Carter credited Allen's help in an address to about 260 guests at a Georgia event introducing a new biography by McAfee School of Theology professor Larry McSwain titled Loving beyond Your Theology: The Life and Ministry of Jimmy Raymond Allen. The former president said he came to the realization years later as he listened to his long-time minister friend respond in a meeting with African-American Baptist leaders to the question, "When did you first meet Jimmy Carter?"
"I began to realize that when I first came to Texas -- I had won in Iowa and New Hampshire and Florida -- that I was a forlorn, woeful, forgotten, hopeless candidate for president," Carter said. "Until I met Jimmy Allen -- he was pastor of the First Baptist Church in San Antonio -- and he took me under his arm."

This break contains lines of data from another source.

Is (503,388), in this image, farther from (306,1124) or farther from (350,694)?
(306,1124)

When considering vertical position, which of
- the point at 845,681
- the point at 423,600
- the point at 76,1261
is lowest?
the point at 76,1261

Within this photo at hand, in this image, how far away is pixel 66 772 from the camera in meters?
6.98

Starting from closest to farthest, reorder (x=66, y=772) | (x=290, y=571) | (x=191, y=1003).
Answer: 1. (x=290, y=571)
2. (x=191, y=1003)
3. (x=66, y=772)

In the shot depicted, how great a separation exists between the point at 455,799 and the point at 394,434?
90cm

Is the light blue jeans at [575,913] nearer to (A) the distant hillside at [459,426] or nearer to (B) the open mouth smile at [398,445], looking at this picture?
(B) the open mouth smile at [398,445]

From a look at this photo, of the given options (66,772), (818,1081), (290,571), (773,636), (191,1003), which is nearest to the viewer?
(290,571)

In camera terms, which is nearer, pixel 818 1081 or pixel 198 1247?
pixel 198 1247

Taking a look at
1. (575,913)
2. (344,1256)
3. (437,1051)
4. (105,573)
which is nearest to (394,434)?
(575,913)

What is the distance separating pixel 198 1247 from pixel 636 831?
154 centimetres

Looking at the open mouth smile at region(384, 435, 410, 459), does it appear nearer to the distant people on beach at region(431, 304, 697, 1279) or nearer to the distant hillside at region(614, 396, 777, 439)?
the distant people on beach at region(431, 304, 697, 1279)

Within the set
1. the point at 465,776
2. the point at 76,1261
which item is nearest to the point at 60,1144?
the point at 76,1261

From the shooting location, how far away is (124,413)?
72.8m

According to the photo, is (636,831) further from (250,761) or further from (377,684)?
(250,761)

"He was reluctant to get involved in politics," Carter said, "but he remembered that I said I was a born-again Christian."

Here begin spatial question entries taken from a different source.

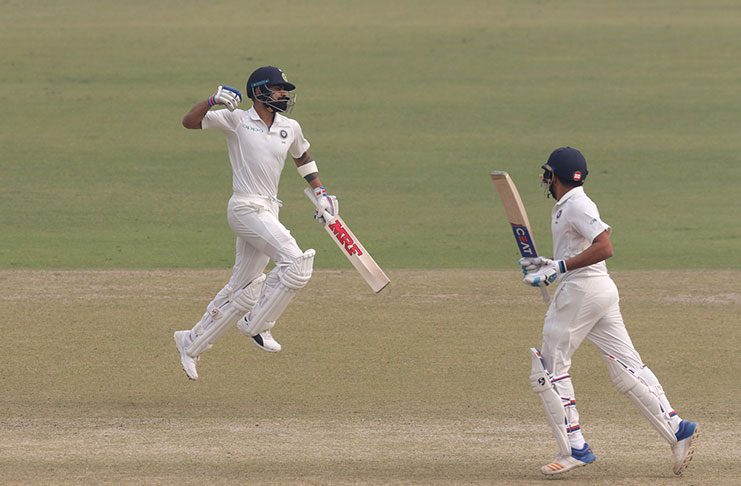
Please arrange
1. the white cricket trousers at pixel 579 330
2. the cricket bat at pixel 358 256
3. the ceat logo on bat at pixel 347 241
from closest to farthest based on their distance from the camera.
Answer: the white cricket trousers at pixel 579 330 → the cricket bat at pixel 358 256 → the ceat logo on bat at pixel 347 241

"He pointed out that he wasn't really supporting me," Carter said. "He was supporting the right of somebody to say they are a born-again Christian. So he endorsed me."
Although Allen wasn't an official spokesman for Texas Baptists, Carter said, "because of the introduction and endorsement I got in San Antonio, Texas turned around."
For all the grief we've given about the political influence within the SBC---we are capable of being guilty of the same.